Arkansas Democrat-Gazette

U.S. budget deficit swells in May

Revenue down 21% compared with year ago; spending up

- CRISTINA LARUE

The federal government’s monthly budget deficit nearly quadrupled to $240 billion in May and revenue fell by 21% compared with a year earlier.

This was the U.S. Treasury’s first budget report since the government reached a deal June 3 to suspend the debt limit through 2025.

Revenue dropped in May to $307 billion from $389 billion a year earlier, while the federal government’s spending has recently been trending upwards.

Last month, Arkansas economist Michael Pakko said revenue appeared to be falling short compared with a year earlier because of strong income gains in the first half of fiscal year 2022, some of which could have been attributed to covid payments still flowing through the system at the tail end of fiscal year 2021.
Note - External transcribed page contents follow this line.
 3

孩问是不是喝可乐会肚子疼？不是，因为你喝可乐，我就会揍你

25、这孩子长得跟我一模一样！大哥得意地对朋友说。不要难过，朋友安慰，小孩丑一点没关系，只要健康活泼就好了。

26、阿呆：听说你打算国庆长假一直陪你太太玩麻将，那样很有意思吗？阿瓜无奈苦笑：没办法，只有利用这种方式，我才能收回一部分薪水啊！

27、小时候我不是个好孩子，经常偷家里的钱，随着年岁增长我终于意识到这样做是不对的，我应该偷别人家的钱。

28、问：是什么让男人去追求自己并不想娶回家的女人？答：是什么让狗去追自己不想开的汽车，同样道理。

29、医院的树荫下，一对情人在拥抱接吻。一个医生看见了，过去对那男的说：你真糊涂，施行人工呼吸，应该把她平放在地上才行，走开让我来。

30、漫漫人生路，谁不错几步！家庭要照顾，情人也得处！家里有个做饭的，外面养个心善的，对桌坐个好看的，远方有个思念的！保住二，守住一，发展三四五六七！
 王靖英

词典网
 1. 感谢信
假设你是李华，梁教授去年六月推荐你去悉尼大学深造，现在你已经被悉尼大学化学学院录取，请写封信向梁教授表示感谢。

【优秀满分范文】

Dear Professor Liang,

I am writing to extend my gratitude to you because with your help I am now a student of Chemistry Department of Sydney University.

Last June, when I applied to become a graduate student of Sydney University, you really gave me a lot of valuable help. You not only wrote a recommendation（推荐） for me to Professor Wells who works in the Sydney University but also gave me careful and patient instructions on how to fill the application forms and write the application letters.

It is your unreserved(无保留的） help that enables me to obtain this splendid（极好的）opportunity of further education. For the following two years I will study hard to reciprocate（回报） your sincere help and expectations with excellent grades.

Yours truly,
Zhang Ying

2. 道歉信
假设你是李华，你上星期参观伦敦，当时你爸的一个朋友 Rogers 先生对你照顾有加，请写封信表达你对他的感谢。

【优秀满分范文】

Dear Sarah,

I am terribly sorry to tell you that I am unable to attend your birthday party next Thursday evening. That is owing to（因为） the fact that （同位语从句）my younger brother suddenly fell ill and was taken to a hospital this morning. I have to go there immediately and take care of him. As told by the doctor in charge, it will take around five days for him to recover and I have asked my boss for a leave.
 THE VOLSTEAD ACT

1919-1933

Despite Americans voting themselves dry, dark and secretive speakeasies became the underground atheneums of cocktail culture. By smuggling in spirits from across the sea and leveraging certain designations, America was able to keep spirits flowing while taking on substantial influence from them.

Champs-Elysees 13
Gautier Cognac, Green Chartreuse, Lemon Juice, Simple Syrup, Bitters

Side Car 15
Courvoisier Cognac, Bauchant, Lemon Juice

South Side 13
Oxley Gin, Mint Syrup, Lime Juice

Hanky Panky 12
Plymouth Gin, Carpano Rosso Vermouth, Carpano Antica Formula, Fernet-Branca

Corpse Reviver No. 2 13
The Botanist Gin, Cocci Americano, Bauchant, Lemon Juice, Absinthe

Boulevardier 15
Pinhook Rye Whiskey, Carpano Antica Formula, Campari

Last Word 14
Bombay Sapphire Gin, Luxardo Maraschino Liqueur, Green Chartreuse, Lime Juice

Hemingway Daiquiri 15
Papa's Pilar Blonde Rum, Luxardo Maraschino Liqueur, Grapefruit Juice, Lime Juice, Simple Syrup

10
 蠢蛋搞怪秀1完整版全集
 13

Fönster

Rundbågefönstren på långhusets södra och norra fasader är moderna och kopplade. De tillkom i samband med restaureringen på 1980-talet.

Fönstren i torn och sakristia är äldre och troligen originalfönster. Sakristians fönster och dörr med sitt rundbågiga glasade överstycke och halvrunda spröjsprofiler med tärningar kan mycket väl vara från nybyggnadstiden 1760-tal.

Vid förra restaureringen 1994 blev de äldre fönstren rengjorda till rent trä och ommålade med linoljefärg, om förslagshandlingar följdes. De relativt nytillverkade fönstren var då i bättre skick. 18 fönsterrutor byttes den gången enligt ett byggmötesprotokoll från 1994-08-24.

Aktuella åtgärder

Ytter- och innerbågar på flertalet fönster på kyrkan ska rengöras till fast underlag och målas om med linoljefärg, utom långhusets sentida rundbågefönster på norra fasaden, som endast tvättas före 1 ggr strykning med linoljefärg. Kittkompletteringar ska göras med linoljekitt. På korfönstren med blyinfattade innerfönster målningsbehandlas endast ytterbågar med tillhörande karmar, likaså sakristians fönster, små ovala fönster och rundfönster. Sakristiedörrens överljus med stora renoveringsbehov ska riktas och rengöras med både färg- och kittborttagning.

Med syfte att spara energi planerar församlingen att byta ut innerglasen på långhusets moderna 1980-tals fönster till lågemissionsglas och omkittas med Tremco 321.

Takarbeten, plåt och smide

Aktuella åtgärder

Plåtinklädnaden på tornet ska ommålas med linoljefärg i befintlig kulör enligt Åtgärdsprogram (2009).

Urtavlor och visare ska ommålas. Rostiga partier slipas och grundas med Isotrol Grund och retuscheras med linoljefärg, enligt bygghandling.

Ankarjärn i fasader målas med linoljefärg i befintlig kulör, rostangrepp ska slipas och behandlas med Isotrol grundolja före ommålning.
Mervin Jebaraj, director for the Center for Business and Economic Research at the University of Arkansas, said wages were increasing in May last year, but said this week that wage increases have moderated some compared with last year.

The federal deficit for the first eight months of the fiscal year was $1.165 trillion in May, up from $925 billion in April; the monthly federal deficit jumped to $240 billion in May after a surplus of $176 billion was reported in April on the heels of tax season.

Spending on Medicare also jumped from $21 billion in April to $72 billion in May.

“I think broadly, the increase in the deficit, or the deficit so far this year was more on par with what economists expected it to be,” Jebaraj said.

“From last year to this year, one of the reasons the deficit increased has to do with the fact that taxes were processed later last year, you had more income tax collection in May, so you had more income tax collection in May as opposed to April in 2022 because of delayed processing last year. There weren’t as many delays this year.”

Jebaraj also pointed to rising interest rates on the government’s debt and its efforts to shore up banks in the wake of bank failures in spring as reasons for the increasing federal deficit.

“Other reasons probably had to do with the increase in financing the deficit and debt in general from last year to this year, the interest rate the government pays on debt has gone up this year, so that costs more money,” Jebaraj said.

“And then there’s been some extraordin­ary actions from the FDIC (Federal Deposit Insurance Corporatio­n) to help banks out, so that obviously costs the government money this year compared to last year, but that is money that will eventually come back … it won’t be permanent.”

California-based Silicon Valley Bank was shut down in March; the FDIC responded to this and other subsequent bank failures by setting up a system to allow other banks to borrow from the FDIC through a special window the agency set up to help get them through this time, Jebaraj said.

The national debt had increased to $31.9 trillion as of Thursday.